== TO BE DONE ==
(A) From the inner peace thread, print the stretch from "## Pudsey_Bear (Sep" through "the doctors meaning.".
(B) Condense the paragraph in the inner peace thread that begins "I'm passing this on" into a short bulleted list of its main facts.

== GIVEN PASSAGE ==
§ §

# Inner Peace



## Chrys (Sep 3, 2011)

I'm passing this on because it worked for me today. A doctor on TV said that to achieve inner peace, we should finish things we started and we would all have more calm in our lives. I looked around my house to find things I'd started and hadn't finished. So I finished off a bottle of Merlot, a bottle of Chardonnay, a bottle of Bailey's, a butle of wum, tha mainder of Valiuminun scriptins, an, an a boss a chocletz. Yu haf no idr how fablus I feel rite now. Sned this to all who need inner ****. An telum u luvum


----------



## aldra (Jul 2, 2009)

love you too

gosh, I'm so in awe of all those things you managed to finish

Inner peace guaranteed

Aldra


----------



## Pudsey_Bear (Sep 25, 2008)

Chrys said:


> I'm passing this on because it worked for me today. A doctor on TV said that to achieve inner peace, we should finish things we started and we would all have more calm in our lives. I looked around my house to find things I'd started and hadn't finished. So I finished off a bottle of Merlot, a bottle of Chardonnay, a bottle of Bailey's, a butle of wum, tha mainder of Valiuminun scriptins, an, an a boss a chocletz. Yu haf no idr how fablus I feel rite now. Sned this to all who need inner ****. An telum u luvum


I think you might have misinterpreted the doctors meaning.


----------



## loddy (Feb 12, 2007)

Love it

:lol: Loddy


----------



## jncrowe (Feb 14, 2009)

LOL


----------

§ §

== MATERIAL PROVIDED ==
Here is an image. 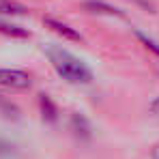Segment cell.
<instances>
[{"label": "cell", "mask_w": 159, "mask_h": 159, "mask_svg": "<svg viewBox=\"0 0 159 159\" xmlns=\"http://www.w3.org/2000/svg\"><path fill=\"white\" fill-rule=\"evenodd\" d=\"M0 32L7 37H15V39H26L28 37V30H24L22 26H15V24H9V22H0Z\"/></svg>", "instance_id": "cell-6"}, {"label": "cell", "mask_w": 159, "mask_h": 159, "mask_svg": "<svg viewBox=\"0 0 159 159\" xmlns=\"http://www.w3.org/2000/svg\"><path fill=\"white\" fill-rule=\"evenodd\" d=\"M135 37H138V39H140V41L151 50V52H155L159 56V43H157V41H153L151 37H146V34H142V32H135Z\"/></svg>", "instance_id": "cell-8"}, {"label": "cell", "mask_w": 159, "mask_h": 159, "mask_svg": "<svg viewBox=\"0 0 159 159\" xmlns=\"http://www.w3.org/2000/svg\"><path fill=\"white\" fill-rule=\"evenodd\" d=\"M43 24L50 28V30H54L56 34H60L62 39H67V41H84V37L80 34L75 28L67 26V24H62V22L54 20V17H45V20H43Z\"/></svg>", "instance_id": "cell-3"}, {"label": "cell", "mask_w": 159, "mask_h": 159, "mask_svg": "<svg viewBox=\"0 0 159 159\" xmlns=\"http://www.w3.org/2000/svg\"><path fill=\"white\" fill-rule=\"evenodd\" d=\"M0 86L11 90L30 88V75L22 69H0Z\"/></svg>", "instance_id": "cell-2"}, {"label": "cell", "mask_w": 159, "mask_h": 159, "mask_svg": "<svg viewBox=\"0 0 159 159\" xmlns=\"http://www.w3.org/2000/svg\"><path fill=\"white\" fill-rule=\"evenodd\" d=\"M45 54H48L52 67L56 69V73L62 80H67L69 84H88L93 80L90 69L71 52H67L62 48H56V45H50V48H45Z\"/></svg>", "instance_id": "cell-1"}, {"label": "cell", "mask_w": 159, "mask_h": 159, "mask_svg": "<svg viewBox=\"0 0 159 159\" xmlns=\"http://www.w3.org/2000/svg\"><path fill=\"white\" fill-rule=\"evenodd\" d=\"M86 9H93V13H106V15H120L118 9L103 4V2H86Z\"/></svg>", "instance_id": "cell-7"}, {"label": "cell", "mask_w": 159, "mask_h": 159, "mask_svg": "<svg viewBox=\"0 0 159 159\" xmlns=\"http://www.w3.org/2000/svg\"><path fill=\"white\" fill-rule=\"evenodd\" d=\"M28 9L17 0H0V15H26Z\"/></svg>", "instance_id": "cell-4"}, {"label": "cell", "mask_w": 159, "mask_h": 159, "mask_svg": "<svg viewBox=\"0 0 159 159\" xmlns=\"http://www.w3.org/2000/svg\"><path fill=\"white\" fill-rule=\"evenodd\" d=\"M153 159H159V144L153 148Z\"/></svg>", "instance_id": "cell-9"}, {"label": "cell", "mask_w": 159, "mask_h": 159, "mask_svg": "<svg viewBox=\"0 0 159 159\" xmlns=\"http://www.w3.org/2000/svg\"><path fill=\"white\" fill-rule=\"evenodd\" d=\"M39 103H41V112H43V118L48 123H54L58 118V107L54 106V101L48 95H39Z\"/></svg>", "instance_id": "cell-5"}]
</instances>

§ §

== ANSWERS TO THE PROBLEMS ==
(A)
## Pudsey_Bear (Sep 25, 2008)

Chrys said:


> I'm passing this on because it worked for me today. A doctor on TV said that to achieve inner peace, we should finish things we started and we would all have more calm in our lives. I looked around my house to find things I'd started and hadn't finished. So I finished off a bottle of Merlot, a bottle of Chardonnay, a bottle of Bailey's, a butle of wum, tha mainder of Valiuminun scriptins, an, an a boss a chocletz. Yu haf no idr how fablus I feel rite now. Sned this to all who need inner ****. An telum u luvum


I think you might have misinterpreted the doctors meaning.

(B)
- The writer is passing this on because it worked for them that day.
- A doctor on TV said that finishing the things we started brings inner peace and more calm.
- The writer looked around the house for things they had started and not finished.
- They finished off a bottle of Merlot, a bottle of Chardonnay, a bottle of Bailey's, and more.